We do this by creating three emotions: nostalgia, confidence, and gratitude. And when we plug these into the Path to Action, you’ll see the benefits it can provide.

1. Nostalgia

As you look back at the facts of your ancestry, you may start to admire them. That admiration feeds nostalgia — a feeling of well-being that you’re a part of greater whole. So, maybe you become calmer, more pensive, and more patient during the times you’re tempted to make a rash decision.

2. Confidence

You can have greater confidence in where you’re going once you consider where you’ve come from. The more you learn about your family, the more you tell yourself, “If they can do it, I can do it.” Now, you gain greater confidence, becoming more creative and diligent in what you’re trying to achieve.

3. Gratitude

An attitude of thanks can be a propelling factor in the choices you make. By researching your past, you’ll value the price that’s been paid by those who come before you. And the emotion of gratitude is tied to your capacity of having more willpower of making a more determined choice.

How The Ancestor Effect Is Changing My Story

We’ve made a presupposition that your past is good, but that’s not always the case. Take a look at this picture of me and my lovely mother.

My mother has given me many wonderful things. But one of the greatest gifts she’s given me is the capacity to tell a new story in the midst of a negative past. I grew up without a father. If you look at the statistics of an African-American male from a single-parent home, the outcomes aren’t hopeful. But my mother has been a paramount example of looking at the positive story that can emerge from a negative past.

My grandfather taught me where I came from. And my mother helped me look at the positive attributes of my father even though he wasn’t around. She helped me develop a new story in spite of the harsh stats.

So, if your past isn’t great, tell yourself a new story: “I want to be the person who starts new. I’m going to be the one who writes a new story for the future.” This new story gives hope. You can be a pioneer to a new path. Life can change on your watch.

For me, I’m placing hope in the new story I’m writing for my son.

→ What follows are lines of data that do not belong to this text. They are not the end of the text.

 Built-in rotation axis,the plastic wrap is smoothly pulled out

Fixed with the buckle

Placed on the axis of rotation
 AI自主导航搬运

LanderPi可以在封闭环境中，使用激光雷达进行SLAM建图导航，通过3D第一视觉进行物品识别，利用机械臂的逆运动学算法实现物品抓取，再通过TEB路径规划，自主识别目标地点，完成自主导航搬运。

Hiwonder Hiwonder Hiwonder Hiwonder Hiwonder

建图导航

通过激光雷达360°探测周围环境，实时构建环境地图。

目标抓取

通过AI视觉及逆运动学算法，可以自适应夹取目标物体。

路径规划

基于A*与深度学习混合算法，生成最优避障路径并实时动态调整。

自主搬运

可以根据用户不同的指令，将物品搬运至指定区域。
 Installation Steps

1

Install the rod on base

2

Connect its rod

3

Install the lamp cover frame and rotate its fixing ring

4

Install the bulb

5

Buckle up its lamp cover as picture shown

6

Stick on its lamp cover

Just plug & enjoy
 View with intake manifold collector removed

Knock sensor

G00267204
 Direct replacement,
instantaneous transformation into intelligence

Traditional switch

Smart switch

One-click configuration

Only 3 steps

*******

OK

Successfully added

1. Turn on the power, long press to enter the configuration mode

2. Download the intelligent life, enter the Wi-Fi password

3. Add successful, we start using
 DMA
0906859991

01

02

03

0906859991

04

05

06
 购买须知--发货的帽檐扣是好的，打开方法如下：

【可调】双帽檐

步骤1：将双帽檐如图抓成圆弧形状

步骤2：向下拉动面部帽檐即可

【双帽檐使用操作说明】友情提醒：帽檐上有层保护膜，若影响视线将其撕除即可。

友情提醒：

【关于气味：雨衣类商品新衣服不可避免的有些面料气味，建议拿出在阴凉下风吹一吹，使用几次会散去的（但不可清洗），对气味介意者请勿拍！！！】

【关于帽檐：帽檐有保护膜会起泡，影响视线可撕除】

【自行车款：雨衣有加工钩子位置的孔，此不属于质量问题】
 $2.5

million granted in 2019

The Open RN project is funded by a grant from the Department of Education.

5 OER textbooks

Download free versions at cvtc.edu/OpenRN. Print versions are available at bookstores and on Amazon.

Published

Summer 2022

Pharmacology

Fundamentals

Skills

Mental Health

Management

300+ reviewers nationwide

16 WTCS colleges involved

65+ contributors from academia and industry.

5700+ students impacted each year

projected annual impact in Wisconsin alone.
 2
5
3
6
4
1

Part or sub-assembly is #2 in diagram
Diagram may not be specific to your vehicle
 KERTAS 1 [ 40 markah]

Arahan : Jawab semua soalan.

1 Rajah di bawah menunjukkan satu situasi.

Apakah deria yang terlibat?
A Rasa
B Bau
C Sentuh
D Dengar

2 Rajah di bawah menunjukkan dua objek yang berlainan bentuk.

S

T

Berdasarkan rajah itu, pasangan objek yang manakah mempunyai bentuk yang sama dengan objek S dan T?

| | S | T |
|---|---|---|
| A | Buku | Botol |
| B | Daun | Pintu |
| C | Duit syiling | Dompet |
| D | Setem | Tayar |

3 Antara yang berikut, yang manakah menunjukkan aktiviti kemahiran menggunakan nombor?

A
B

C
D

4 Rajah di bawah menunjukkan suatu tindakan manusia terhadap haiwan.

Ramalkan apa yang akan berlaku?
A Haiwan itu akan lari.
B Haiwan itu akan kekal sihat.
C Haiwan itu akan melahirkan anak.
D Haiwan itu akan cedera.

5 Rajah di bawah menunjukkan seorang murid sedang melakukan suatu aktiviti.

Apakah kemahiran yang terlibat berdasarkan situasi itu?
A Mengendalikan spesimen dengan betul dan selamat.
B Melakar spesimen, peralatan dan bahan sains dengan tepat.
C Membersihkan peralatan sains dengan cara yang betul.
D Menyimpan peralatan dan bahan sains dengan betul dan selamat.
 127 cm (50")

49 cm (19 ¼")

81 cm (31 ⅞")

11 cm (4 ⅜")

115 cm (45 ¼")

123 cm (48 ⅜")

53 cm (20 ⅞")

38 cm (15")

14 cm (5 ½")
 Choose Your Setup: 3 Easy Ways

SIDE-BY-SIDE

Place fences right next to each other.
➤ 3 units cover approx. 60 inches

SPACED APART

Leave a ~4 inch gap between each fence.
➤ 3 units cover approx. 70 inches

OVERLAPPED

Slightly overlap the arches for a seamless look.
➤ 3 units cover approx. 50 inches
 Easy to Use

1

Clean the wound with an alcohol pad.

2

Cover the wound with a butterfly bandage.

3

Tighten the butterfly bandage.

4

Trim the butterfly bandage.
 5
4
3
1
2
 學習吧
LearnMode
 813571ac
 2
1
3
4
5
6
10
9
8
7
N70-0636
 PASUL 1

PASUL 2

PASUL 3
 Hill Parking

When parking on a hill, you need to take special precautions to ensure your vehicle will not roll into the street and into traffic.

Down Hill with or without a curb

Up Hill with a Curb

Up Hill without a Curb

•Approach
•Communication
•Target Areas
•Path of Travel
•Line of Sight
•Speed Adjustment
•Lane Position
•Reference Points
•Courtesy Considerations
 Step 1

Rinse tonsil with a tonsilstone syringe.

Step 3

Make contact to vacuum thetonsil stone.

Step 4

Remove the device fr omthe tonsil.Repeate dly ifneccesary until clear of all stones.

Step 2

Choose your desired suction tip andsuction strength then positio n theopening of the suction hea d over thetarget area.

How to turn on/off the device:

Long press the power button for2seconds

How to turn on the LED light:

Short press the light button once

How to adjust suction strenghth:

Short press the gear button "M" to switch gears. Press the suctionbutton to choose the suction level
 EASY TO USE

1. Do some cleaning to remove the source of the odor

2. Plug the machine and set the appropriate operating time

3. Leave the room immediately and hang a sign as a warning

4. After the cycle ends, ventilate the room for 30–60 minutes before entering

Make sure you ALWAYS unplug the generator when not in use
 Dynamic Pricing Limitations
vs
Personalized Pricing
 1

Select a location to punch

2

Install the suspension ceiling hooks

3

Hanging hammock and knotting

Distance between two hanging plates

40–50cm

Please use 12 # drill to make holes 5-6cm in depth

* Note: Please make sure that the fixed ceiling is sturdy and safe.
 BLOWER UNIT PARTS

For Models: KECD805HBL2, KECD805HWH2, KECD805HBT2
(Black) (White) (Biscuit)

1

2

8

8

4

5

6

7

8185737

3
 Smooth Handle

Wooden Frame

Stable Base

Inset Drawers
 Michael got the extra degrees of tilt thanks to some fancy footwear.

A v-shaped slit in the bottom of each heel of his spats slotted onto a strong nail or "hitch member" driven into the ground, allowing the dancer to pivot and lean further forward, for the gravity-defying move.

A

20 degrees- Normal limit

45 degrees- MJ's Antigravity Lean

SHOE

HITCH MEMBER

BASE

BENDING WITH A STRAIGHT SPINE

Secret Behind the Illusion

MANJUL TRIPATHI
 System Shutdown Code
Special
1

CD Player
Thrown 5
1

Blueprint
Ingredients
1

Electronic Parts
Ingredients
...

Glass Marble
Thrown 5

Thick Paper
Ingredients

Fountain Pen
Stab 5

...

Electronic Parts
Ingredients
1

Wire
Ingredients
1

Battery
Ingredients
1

Meet Truman. I love this little man to no end. I realise that the choices I make today contribute to his emotional intelligence for tough moments later in his life.

I want Truman to know our family is living into the story of our ancestors while we create a new story for ourselves. I want him to come to see his grandfather as a pioneer of persevering through hardships. I want him to know his ancestors from my father’s side overcame insurmountable odds during slavery and establishing equal rights. And I want him to know I’m trying to write a new story by being a dad who didn’t have a dad. And I want my son to know he can write his own story too.

Does the story of your past provide you powerful new emotions for the moments you find yourself struggling? Or is it too painful to look at your past and you’re ready to look to the future? Are you willing to put your hope in the story you’re writing now?

So, what’s your story? Consider the power of writing a new one today.